[DATASET CONTENT Boundary: Start]

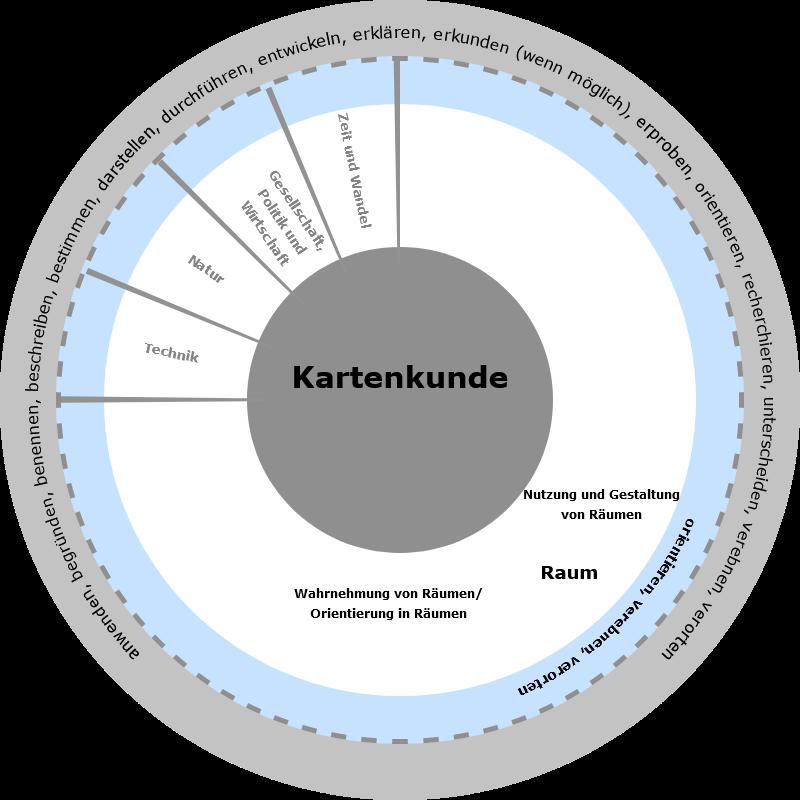 Niedersächsischer Bildungsserver: Kartenkunde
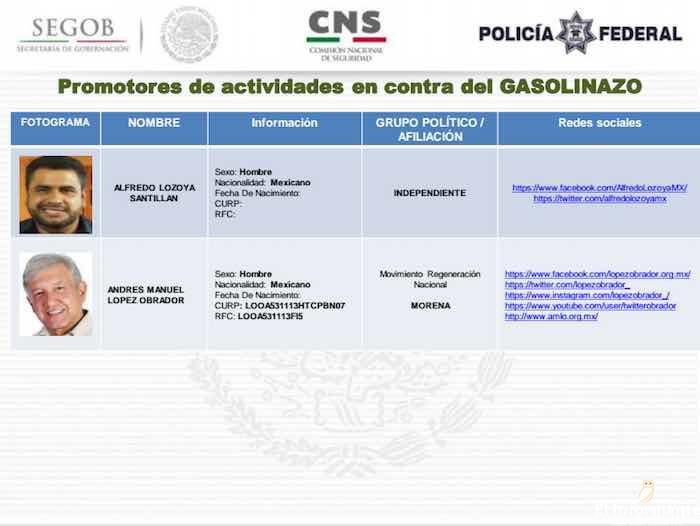 ficha gasolinazo1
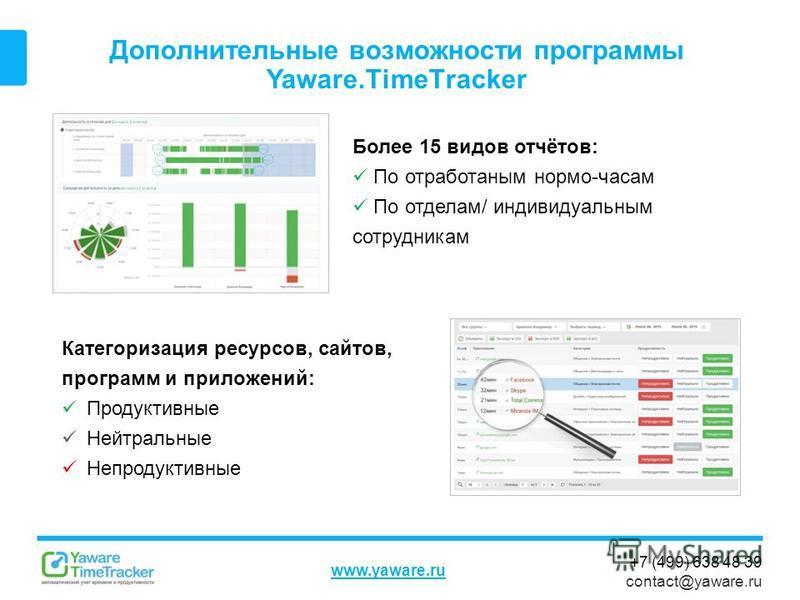 +7 (499) 638 48 39 contact@yaware.ru www.yaware.ru Дополнительные возможности программы Yaware.TimeTracker Категоризация ресурсов, сайтов, программ и приложений: Продуктивные Нейтральные Непродуктивные Более 15 видов отчётов: По отработанным нормо-ча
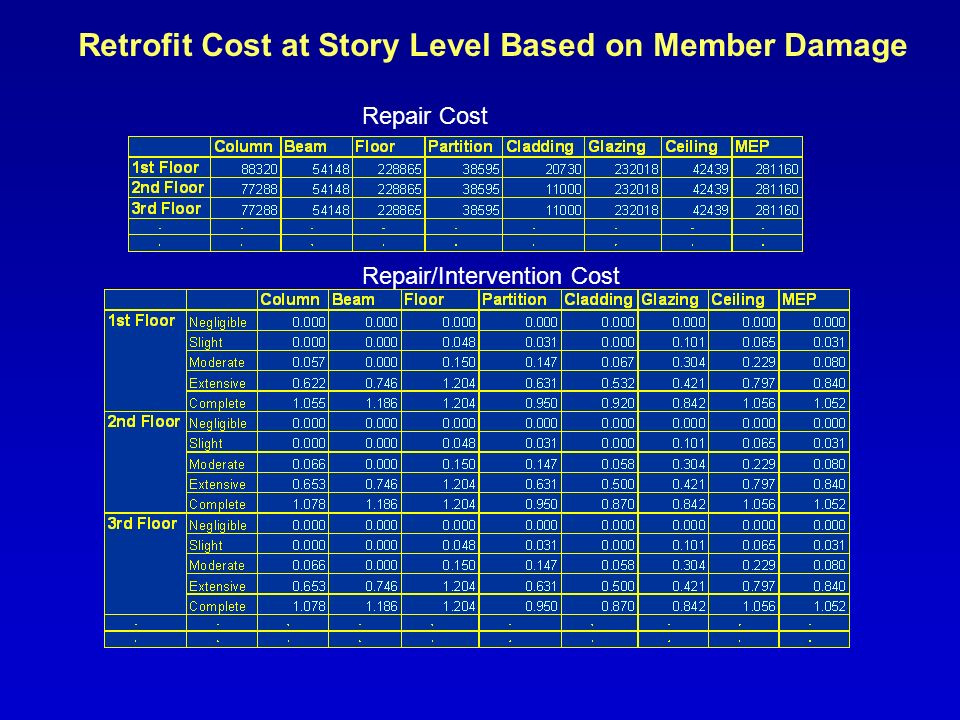 Retrofit Cost at Story Level Based on Member Damage Repair Cost Repair/Intervention Cost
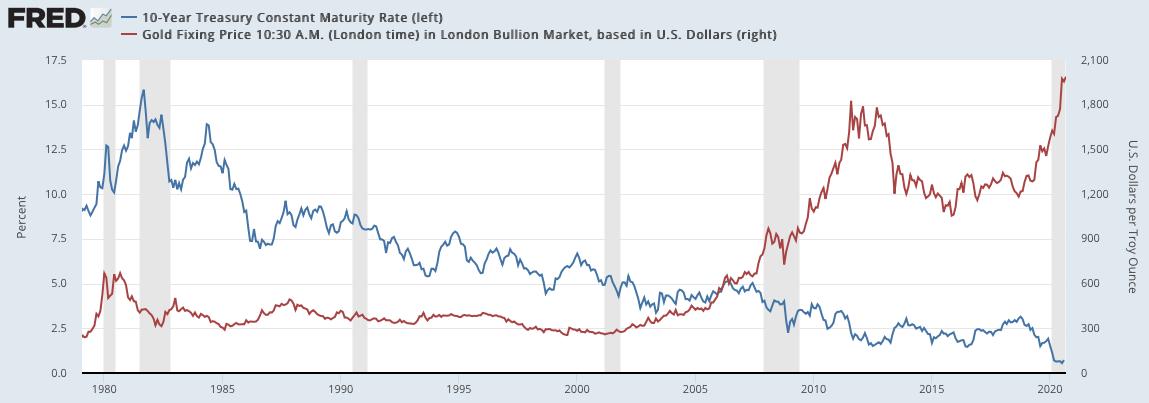 米国の長期金利と金の価格推移の比較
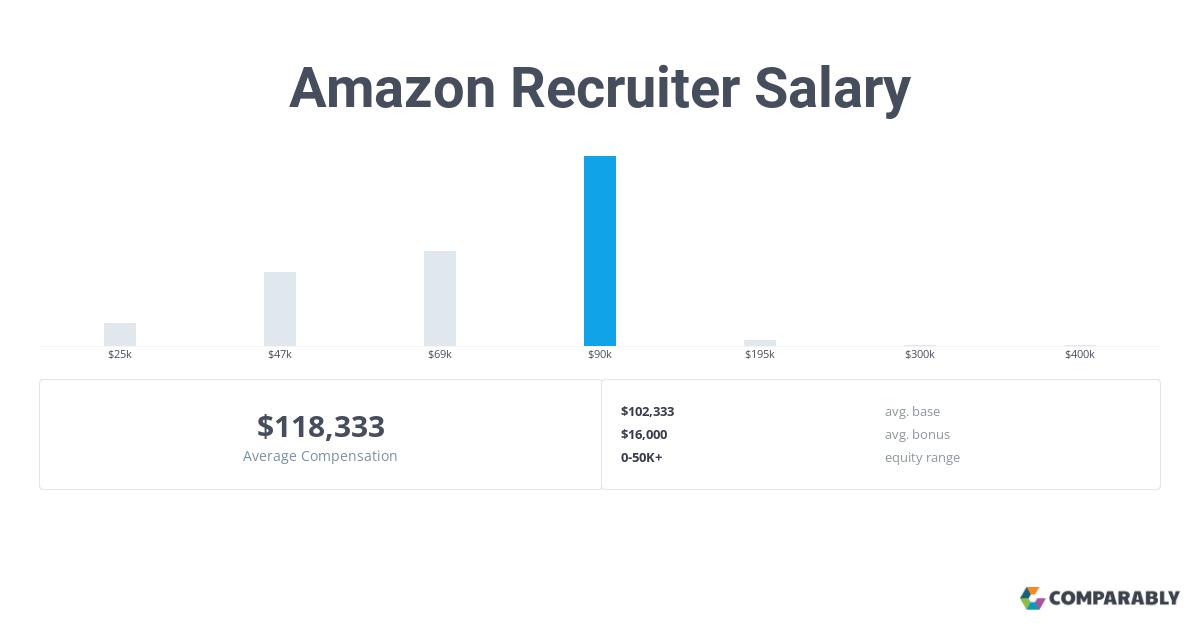 Amazon Recruiter Salary | Comparably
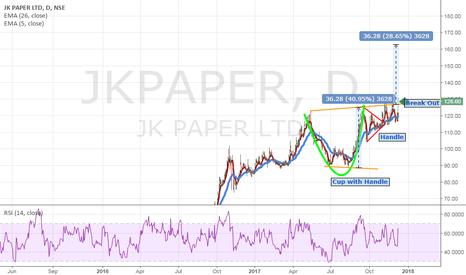 JKPAPER: J K Paper Ltd.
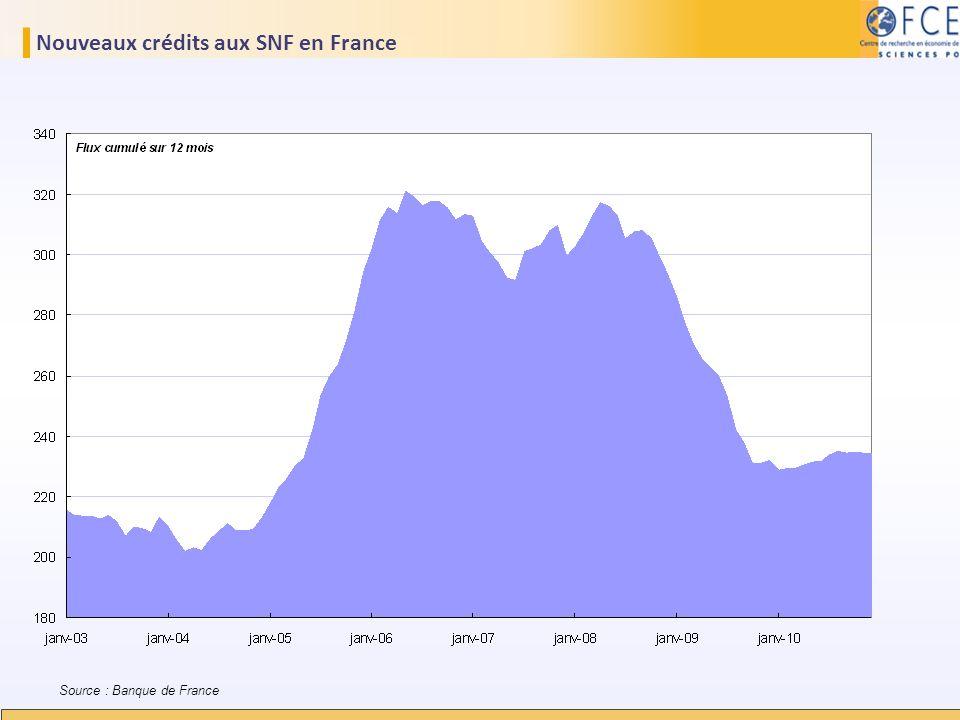 Nouveaux crédits aux SNF en France Source : Banque de France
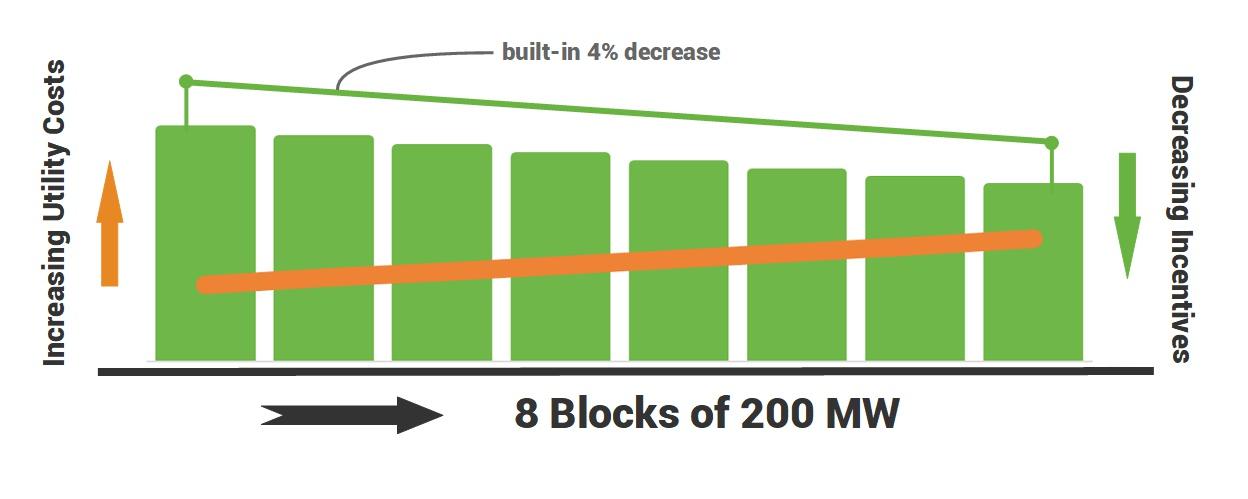 Massachusetts solar SMART program incentives over time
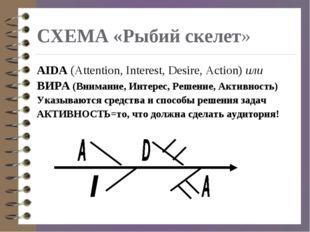 СХЕМА «Рыбий скелет» AIDA (Attention, Interest, Desire, Action) или ВИРА (Вни
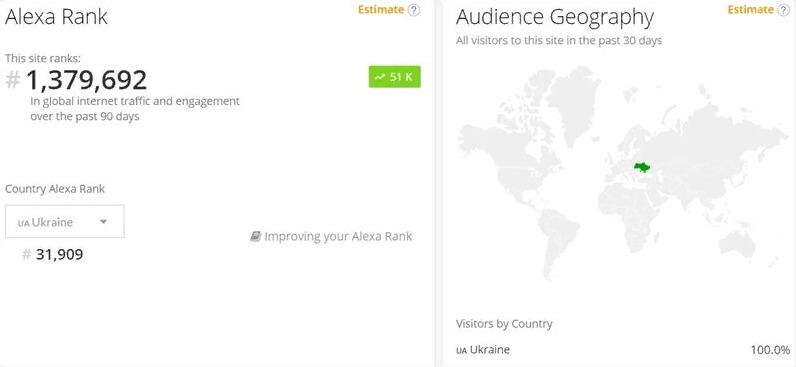 Как узнать посещаемость сайта с помощью сервиса Alexa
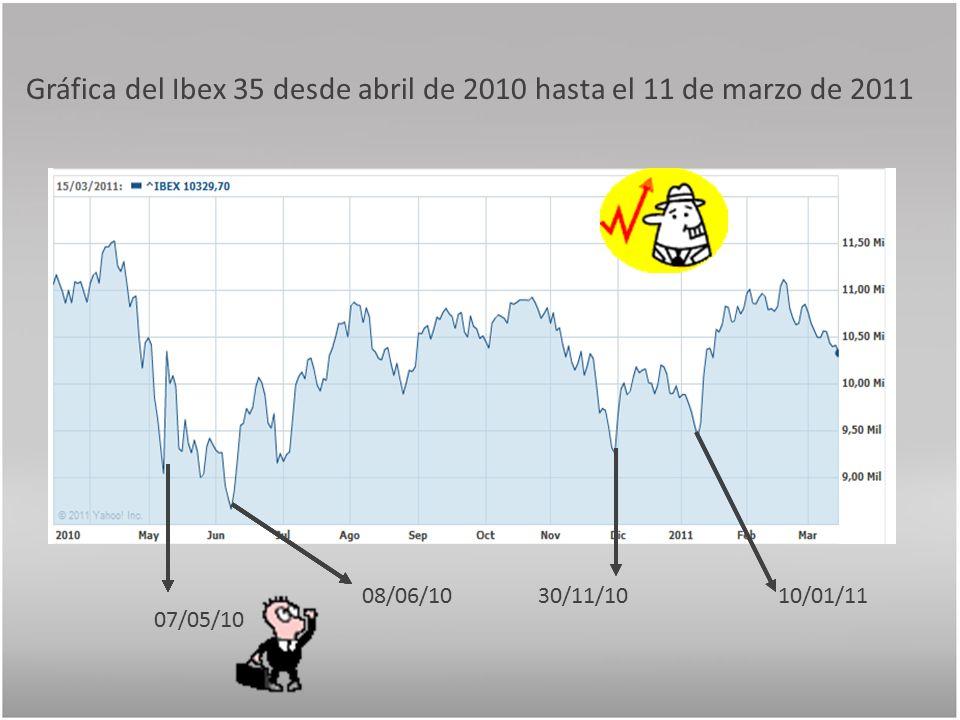 Gráfica del Ibex 35 desde abril de 2010 hasta el 11 de marzo de 2011 07/05/10 08/06/1030/11/1010/01/11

[DATASET CONTENT Boundary: End]

→ TO DO: The first line of the entries, the line containing "ficha gasolinazo1", and every line between them are to be output exactly; pictures are not.

→ TASK RESULT:
 Niedersächsischer Bildungsserver: Kartenkunde
 ficha gasolinazo1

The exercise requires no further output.